-- Assignment --
All entries below must be written out verbatim, and the images must be dropped.

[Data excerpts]
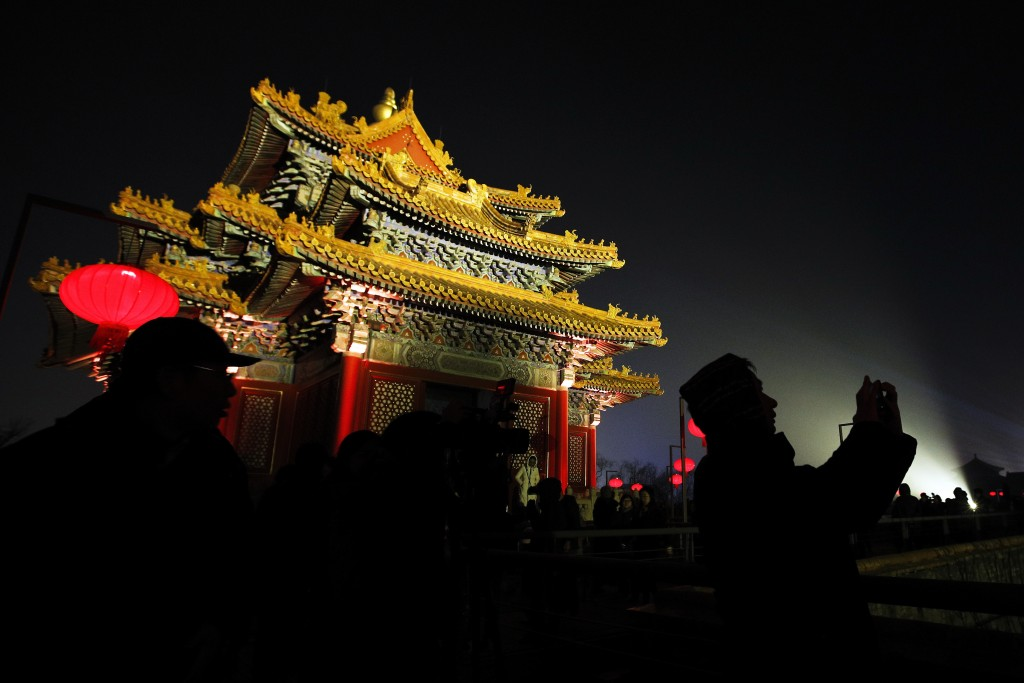 In this Tuesday, Feb. 19, 2019, photo, visitors is silhouetted as they tour the Forbidden City decorated with red lanterns and projected with lights f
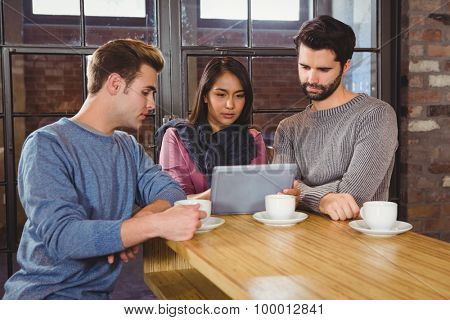 Group of friends enjoying a coffee with a tablet in a cafe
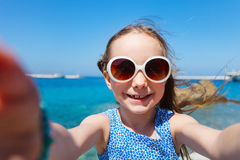 Adorable little girl making selfie outdoors Royalty Free Stock Photography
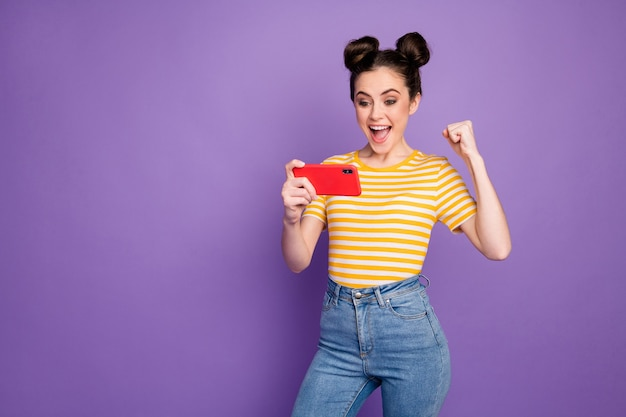 Portrait of her she nice attractive lovely focused cheerful cheery girl playing device watching tv sport show having fun isolated on bright vivid shine vibrant lilac violet purple color background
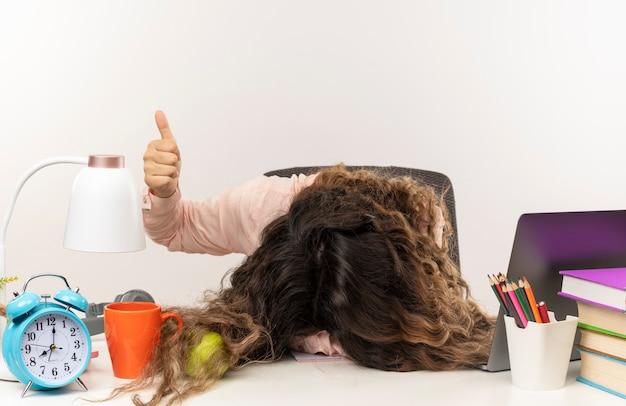 机の上に頭を置き、白い背景で隔離の親指を見せて学校のツールと机に座って眼鏡をかけている疲れた若いかわいい女子高生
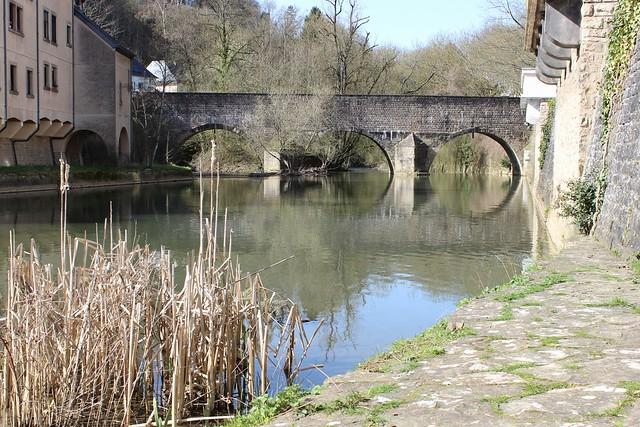 Eine Brücke mit drei Bögen überspannt einen Fluss, der an beiden Ufern von Häusern begrenzt ist. Im Vordergrund ist Schilf.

-- Completed exercise --
 In this Tuesday, Feb. 19, 2019, photo, visitors is silhouetted as they tour the Forbidden City decorated with red lanterns and projected with lights f
 Group of friends enjoying a coffee with a tablet in a cafe
 Adorable little girl making selfie outdoors Royalty Free Stock Photography
 Portrait of her she nice attractive lovely focused cheerful cheery girl playing device watching tv sport show having fun isolated on bright vivid shine vibrant lilac violet purple color background
 机の上に頭を置き、白い背景で隔離の親指を見せて学校のツールと机に座って眼鏡をかけている疲れた若いかわいい女子高生
 Eine Brücke mit drei Bögen überspannt einen Fluss, der an beiden Ufern von Häusern begrenzt ist. Im Vordergrund ist Schilf.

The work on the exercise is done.